**** Working data ****
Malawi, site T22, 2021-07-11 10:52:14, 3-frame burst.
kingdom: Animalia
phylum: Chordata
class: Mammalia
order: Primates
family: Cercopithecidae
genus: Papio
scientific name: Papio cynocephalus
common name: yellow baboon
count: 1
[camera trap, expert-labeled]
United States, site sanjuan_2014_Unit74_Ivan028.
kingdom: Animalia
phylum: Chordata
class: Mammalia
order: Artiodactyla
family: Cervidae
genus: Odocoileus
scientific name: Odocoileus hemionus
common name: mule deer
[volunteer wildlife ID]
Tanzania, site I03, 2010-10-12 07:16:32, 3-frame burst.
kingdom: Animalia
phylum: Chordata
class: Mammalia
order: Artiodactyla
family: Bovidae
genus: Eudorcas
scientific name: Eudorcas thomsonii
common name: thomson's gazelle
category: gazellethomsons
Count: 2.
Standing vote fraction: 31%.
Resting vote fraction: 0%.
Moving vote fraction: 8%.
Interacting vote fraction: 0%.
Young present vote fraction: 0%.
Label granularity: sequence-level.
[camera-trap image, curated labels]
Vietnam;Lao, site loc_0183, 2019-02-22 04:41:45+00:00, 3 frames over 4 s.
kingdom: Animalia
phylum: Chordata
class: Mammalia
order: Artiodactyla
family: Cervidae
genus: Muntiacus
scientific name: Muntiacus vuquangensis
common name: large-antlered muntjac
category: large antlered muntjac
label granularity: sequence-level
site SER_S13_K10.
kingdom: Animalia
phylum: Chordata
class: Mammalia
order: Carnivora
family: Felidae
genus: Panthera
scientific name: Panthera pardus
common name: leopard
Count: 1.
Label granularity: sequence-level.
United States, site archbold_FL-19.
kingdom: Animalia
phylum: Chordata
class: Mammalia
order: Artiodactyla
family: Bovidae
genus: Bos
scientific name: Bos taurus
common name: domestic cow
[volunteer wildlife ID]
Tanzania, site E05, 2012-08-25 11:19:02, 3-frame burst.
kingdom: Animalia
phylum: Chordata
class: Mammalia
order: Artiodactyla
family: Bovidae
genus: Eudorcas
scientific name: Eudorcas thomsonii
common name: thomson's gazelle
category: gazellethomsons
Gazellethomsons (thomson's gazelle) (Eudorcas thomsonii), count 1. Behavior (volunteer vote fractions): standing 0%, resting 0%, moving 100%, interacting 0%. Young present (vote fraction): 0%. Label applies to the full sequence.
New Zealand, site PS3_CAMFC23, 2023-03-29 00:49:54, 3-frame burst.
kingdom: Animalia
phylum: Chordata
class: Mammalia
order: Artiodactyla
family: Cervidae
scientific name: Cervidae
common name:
****
- Work order: Word for word, copy the listing above in its entirety.

- Written response:
Malawi, site T22, 2021-07-11 10:52:14, 3-frame burst.
kingdom: Animalia
phylum: Chordata
class: Mammalia
order: Primates
family: Cercopithecidae
genus: Papio
scientific name: Papio cynocephalus
common name: yellow baboon
count: 1
[camera trap, expert-labeled]
United States, site sanjuan_2014_Unit74_Ivan028.
kingdom: Animalia
phylum: Chordata
class: Mammalia
order: Artiodactyla
family: Cervidae
genus: Odocoileus
scientific name: Odocoileus hemionus
common name: mule deer
[volunteer wildlife ID]
Tanzania, site I03, 2010-10-12 07:16:32, 3-frame burst.
kingdom: Animalia
phylum: Chordata
class: Mammalia
order: Artiodactyla
family: Bovidae
genus: Eudorcas
scientific name: Eudorcas thomsonii
common name: thomson's gazelle
category: gazellethomsons
Count: 2.
Standing vote fraction: 31%.
Resting vote fraction: 0%.
Moving vote fraction: 8%.
Interacting vote fraction: 0%.
Young present vote fraction: 0%.
Label granularity: sequence-level.
[camera-trap image, curated labels]
Vietnam;Lao, site loc_0183, 2019-02-22 04:41:45+00:00, 3 frames over 4 s.
kingdom: Animalia
phylum: Chordata
class: Mammalia
order: Artiodactyla
family: Cervidae
genus: Muntiacus
scientific name: Muntiacus vuquangensis
common name: large-antlered muntjac
category: large antlered muntjac
label granularity: sequence-level
site SER_S13_K10.
kingdom: Animalia
phylum: Chordata
class: Mammalia
order: Carnivora
family: Felidae
genus: Panthera
scientific name: Panthera pardus
common name: leopard
Count: 1.
Label granularity: sequence-level.
United States, site archbold_FL-19.
kingdom: Animalia
phylum: Chordata
class: Mammalia
order: Artiodactyla
family: Bovidae
genus: Bos
scientific name: Bos taurus
common name: domestic cow
[volunteer wildlife ID]
Tanzania, site E05, 2012-08-25 11:19:02, 3-frame burst.
kingdom: Animalia
phylum: Chordata
class: Mammalia
order: Artiodactyla
family: Bovidae
genus: Eudorcas
scientific name: Eudorcas thomsonii
common name: thomson's gazelle
category: gazellethomsons
Gazellethomsons (thomson's gazelle) (Eudorcas thomsonii), count 1. Behavior (volunteer vote fractions): standing 0%, resting 0%, moving 100%, interacting 0%. Young present (vote fraction): 0%. Label applies to the full sequence.
New Zealand, site PS3_CAMFC23, 2023-03-29 00:49:54, 3-frame burst.
kingdom: Animalia
phylum: Chordata
class: Mammalia
order: Artiodactyla
family: Cervidae
scientific name: Cervidae
common name:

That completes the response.